La Banque africaine de développement (BAD) sera la semaine prochaine à l’écoute des responsables ghanéens et ivoiriens de la filière cacao.

La demande de financement que les deux pays formulent auprès de la BAD a pour objectif de stimuler la production dans le cadre du projet commun de stockage de fèves. C’est dans un contexte de crise du secteur cacao que les parties-prenantes se mobilisent pour réagir et relancer la production. Ainsi Ghana et Côte d’Ivoire montent un partenariat pour sur un projet commun de stockage de fèves. « La Côte d’Ivoire et le Ghana nous ont adressé une demande conjointe aux fins de les aider à acquérir une plus grande valeur de la filière du cacao et nous avons effectivement travaillé depuis l’année dernière. On se retrouve de nouveau à Accra la semaine prochaine », a déclaré Marie-Laure Akin-Olugbade, directrice générale adjointe pour l’Afrique de l’ouest à la BAD.

Le projet n’est pas nouveau, déjà 2017, lors d’une visite des dirigeants de la BAD au Ghana, l’institution avait envisager une aide de 1,2 milliard de dollars, soit 665,67 milliards de francs CFA pour l’exécution des projets communs aux deux pays, dont celui du traitement local du cacao. Les attentes des deux pays aujourd’hui on été clairement affichées : « La BAD a reçu une demande de financement de 1,2 milliard de dollars de la part du ministère de l’agriculture du Ghana et du Conseil du café-cacao de la Côte d’Ivoire. Nous envisageons la construction d’entrepôts permettant de stocker le cacao afin qu’il ne soit pas nécessaire de le vendre immédiatement après la récolte  » a confirmé le président de l’institution, Akinwumi Adesina.
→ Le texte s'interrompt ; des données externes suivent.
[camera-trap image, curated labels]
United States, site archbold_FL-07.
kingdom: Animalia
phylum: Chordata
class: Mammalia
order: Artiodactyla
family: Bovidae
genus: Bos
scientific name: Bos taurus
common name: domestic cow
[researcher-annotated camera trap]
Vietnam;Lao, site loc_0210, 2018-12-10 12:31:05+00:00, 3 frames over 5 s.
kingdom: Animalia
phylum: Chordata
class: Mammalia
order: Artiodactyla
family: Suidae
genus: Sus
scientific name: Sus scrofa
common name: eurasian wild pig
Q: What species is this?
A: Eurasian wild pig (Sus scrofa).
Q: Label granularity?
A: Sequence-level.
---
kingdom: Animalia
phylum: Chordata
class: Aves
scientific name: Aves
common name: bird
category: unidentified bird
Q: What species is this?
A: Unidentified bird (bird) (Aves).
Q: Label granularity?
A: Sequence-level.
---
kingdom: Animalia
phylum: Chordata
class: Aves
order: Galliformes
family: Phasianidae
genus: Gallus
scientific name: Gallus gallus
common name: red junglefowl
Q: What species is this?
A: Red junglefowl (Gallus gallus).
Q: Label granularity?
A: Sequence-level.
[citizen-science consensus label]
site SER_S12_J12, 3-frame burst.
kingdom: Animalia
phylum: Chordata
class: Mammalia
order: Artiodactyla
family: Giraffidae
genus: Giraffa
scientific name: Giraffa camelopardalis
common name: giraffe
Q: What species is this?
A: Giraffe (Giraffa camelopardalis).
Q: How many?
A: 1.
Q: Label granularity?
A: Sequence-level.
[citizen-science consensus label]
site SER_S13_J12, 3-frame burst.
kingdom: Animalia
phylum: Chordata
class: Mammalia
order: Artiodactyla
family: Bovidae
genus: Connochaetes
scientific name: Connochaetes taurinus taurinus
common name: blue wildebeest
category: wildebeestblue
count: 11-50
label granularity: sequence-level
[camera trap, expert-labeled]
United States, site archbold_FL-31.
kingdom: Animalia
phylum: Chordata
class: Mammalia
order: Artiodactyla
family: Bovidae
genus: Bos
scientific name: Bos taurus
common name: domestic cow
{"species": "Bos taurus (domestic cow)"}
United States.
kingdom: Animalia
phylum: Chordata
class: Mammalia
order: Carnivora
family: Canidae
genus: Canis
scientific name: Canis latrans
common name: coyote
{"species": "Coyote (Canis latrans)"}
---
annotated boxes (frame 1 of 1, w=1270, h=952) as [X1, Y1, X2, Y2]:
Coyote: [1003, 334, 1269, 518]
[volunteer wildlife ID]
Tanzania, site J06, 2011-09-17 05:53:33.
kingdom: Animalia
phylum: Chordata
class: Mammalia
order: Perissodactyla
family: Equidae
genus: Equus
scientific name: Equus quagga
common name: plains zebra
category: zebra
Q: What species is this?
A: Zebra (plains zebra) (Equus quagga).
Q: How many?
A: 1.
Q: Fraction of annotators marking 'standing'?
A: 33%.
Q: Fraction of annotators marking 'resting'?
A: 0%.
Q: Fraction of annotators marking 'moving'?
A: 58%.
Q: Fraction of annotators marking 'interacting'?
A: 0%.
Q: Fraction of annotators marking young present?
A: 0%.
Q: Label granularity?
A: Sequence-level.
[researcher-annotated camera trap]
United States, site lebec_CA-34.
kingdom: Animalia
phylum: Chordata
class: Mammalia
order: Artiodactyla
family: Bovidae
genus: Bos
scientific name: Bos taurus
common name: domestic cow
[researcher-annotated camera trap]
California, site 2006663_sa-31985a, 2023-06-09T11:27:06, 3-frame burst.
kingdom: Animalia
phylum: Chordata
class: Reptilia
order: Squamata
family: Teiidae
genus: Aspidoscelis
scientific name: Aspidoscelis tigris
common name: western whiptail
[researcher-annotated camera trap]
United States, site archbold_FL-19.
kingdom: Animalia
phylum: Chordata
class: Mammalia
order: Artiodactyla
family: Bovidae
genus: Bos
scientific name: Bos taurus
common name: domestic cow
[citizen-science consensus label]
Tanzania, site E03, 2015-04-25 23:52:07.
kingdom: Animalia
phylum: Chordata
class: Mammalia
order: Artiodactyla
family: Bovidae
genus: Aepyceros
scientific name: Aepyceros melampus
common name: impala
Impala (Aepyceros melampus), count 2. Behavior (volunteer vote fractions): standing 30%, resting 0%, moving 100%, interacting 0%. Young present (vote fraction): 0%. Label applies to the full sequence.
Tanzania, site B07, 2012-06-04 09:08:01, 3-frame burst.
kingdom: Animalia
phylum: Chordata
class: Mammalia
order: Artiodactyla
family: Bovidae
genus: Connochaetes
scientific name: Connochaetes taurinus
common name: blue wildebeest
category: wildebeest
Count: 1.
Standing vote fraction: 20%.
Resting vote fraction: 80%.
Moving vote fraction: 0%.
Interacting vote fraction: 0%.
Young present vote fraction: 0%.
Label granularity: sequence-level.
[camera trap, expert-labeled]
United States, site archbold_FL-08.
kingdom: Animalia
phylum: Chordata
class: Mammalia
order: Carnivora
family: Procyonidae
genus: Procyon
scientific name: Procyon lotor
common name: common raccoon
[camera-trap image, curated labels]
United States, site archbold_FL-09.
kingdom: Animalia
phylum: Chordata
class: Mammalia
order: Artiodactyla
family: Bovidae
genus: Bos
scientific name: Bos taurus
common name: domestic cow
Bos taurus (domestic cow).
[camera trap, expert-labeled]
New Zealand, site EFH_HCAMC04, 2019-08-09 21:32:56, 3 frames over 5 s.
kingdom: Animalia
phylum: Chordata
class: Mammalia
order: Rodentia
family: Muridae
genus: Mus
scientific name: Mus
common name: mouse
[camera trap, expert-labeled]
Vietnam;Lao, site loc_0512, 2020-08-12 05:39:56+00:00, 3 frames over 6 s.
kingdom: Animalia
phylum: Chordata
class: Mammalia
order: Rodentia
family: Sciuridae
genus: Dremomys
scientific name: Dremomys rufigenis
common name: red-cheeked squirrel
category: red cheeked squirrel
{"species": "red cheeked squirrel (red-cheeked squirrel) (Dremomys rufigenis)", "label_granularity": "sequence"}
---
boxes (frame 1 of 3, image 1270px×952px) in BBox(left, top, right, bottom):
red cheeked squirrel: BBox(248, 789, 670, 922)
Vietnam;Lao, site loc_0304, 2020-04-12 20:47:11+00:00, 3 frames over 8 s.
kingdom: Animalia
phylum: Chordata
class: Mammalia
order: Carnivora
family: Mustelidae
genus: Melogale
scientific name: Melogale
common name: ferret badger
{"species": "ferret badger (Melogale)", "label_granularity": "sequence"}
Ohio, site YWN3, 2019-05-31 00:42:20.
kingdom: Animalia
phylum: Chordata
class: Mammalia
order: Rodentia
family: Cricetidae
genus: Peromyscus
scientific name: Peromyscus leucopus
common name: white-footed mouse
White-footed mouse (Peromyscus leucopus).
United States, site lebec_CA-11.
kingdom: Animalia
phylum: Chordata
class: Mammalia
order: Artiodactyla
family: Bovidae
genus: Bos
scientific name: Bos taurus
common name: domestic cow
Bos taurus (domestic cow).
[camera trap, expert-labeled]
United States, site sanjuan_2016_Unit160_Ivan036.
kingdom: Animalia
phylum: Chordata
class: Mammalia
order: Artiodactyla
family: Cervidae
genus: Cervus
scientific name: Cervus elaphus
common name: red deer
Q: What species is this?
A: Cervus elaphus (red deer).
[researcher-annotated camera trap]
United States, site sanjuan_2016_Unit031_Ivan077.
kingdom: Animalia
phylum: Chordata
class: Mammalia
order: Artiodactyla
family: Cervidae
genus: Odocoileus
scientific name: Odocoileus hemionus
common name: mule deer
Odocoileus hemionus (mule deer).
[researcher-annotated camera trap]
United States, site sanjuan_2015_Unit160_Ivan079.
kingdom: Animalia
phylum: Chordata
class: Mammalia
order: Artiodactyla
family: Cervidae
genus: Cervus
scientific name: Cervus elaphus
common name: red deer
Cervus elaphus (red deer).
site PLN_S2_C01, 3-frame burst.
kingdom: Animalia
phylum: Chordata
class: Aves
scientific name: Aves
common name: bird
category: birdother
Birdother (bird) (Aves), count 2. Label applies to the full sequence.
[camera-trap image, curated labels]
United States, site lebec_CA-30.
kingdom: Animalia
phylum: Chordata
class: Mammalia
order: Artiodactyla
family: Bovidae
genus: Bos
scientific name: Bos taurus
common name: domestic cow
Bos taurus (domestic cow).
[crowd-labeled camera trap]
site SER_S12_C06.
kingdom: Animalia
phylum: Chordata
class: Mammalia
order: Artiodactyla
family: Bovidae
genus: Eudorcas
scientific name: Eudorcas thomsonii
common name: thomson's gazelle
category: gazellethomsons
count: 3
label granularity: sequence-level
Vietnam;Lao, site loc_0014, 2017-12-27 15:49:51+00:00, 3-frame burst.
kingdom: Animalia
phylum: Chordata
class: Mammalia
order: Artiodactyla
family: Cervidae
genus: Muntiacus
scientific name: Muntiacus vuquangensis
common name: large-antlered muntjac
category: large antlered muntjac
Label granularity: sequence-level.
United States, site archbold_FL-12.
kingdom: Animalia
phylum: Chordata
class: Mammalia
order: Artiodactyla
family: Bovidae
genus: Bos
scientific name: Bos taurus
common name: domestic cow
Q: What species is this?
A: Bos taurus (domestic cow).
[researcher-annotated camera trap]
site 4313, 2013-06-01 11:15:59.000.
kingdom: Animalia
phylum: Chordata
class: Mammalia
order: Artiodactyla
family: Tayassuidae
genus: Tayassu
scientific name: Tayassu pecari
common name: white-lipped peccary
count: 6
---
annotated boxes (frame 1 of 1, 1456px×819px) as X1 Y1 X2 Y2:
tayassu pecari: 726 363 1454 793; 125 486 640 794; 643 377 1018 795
Cependant la BAD a également souligné les efforts et les réformes qui devront être lancés afin d’accompagner le processus : « Il y a un certain nombre de réformes qui doivent être mises en œuvre et qui demandent de gros moyens », a indiqué Marie-Laure Akin-Olugbade. Ainsi selon la directrice générale adjointe pour l’Afrique de l’ouest à la BAD des réformes structurelles relevant d’une volonté politique devraient faciliter une efficace organisation de la filière. Marie-Laure Akin-Olugbade enfin souligne qu’il faudra prendre en compte toute la filière « Il y a un certain nombre d’investissements dans le domaine des infrastructures. Il s’agit de renforcer toutes les capacités de stockage du cacao et de voir ce qui peut être fait au niveau des paysans ».